In May 2013, the Company repaid short-term bank loans in the amount of $0.8 million and reborrowed the same amount from Bank of Communications at an interest rate of 6.72%.

Business Outlook

"In 2013, we expect our dyeing machine segment to continue to perform well. We have a number of new contracts in the pipeline and have purchased new equipment to expand capacity to meet this demand. While near-term challenges remain in both the wind and solar markets, the long-term outlooks are positive.

"In the meantime, we will continue to seek to diversify our revenue base and modify our product lines to respond to the needs of other heavy equipment industries and clean technology industries. We are working with our customers to fine tune prototypes of new after-treatment textile equipment and are working to become a licensed, or qualified, supplier of components to China's oil and gas industry," Mr. Wu said. "We are optimistic about our prospects for 2013, and will continue to utilize our expertise in manufacturing precision products to generate profitable growth."

Conference Call

Cleantech Solutions will conduct a conference call at 9:00 a.m. Eastern Time on Thursday, May 16, 2013 to discuss financial results for the first quarter ended March 31, 2013.

To participate in the live conference call, please dial the following number five to ten minutes prior to the scheduled conference call time: (866) 759-2078. International callers should dial (706) 643-0585. When prompted, please enter conference passcode: 71671996.

If you are unable to participate in the conference call at this time, a replay will be available for 14 days starting on May 16, 2013 at 12:00 pm ET. To access the replay, dial (855) 859-2056. International callers dial (404) 537-3406, and enter passcode: 71671996.

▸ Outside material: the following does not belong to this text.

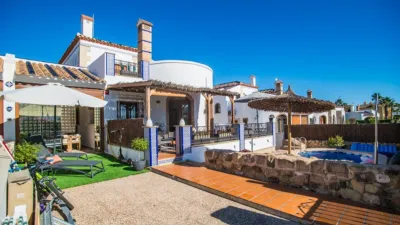 House in Algorfa photo 2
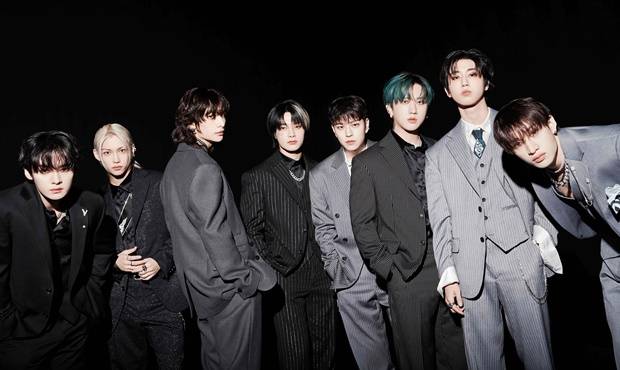 스트레이 키즈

Use of Non-GAAP Financial Measures

The Company has included in this press release certain non-GAAP financial measures. The Company believes that both management and investors benefit from referring to these non-GAAP financial measures in assessing the performance of the Company and when planning and forecasting future periods. Readers are cautioned not to view non-GAAP financial measures on a stand-alone basis or as a substitute for GAAP measures, or as being comparable to results reported or forecasted by other companies, and should refer to the reconciliation of GAAP measures with non-GAAP measures also included herein.

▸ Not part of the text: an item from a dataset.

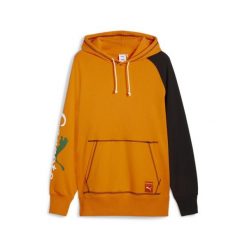 Puma Bluza X Carrots Graphic Tr 62744545. Brązowe bluzy nierozpinane męskie Puma, m, bez wzorów, bez ramiączek, bez kaptura. Za 243.99 zł.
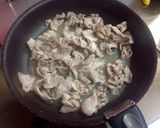 お店の味を自宅で♪冷やし豆乳うどん作り方2写真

About Cleantech Solutions International

Cleantech Solutions is a manufacturer of metal components and assemblies, primarily used in clean technology and manufacturing industries. The Company supplies forging products, fabricated products and machining services to a range of clean technology customers, primarily in the wind power sector and supplies dyeing and finishing equipment to the textile industry. Cleantech Solutions is committed to achieving long-term growth through ongoing technological improvement, capacity expansion, and the development of a strong customer base. The Company's website is www.cleantechsolutionsinternational.com. Any information on the Company's website or any other website is not a part of this press release.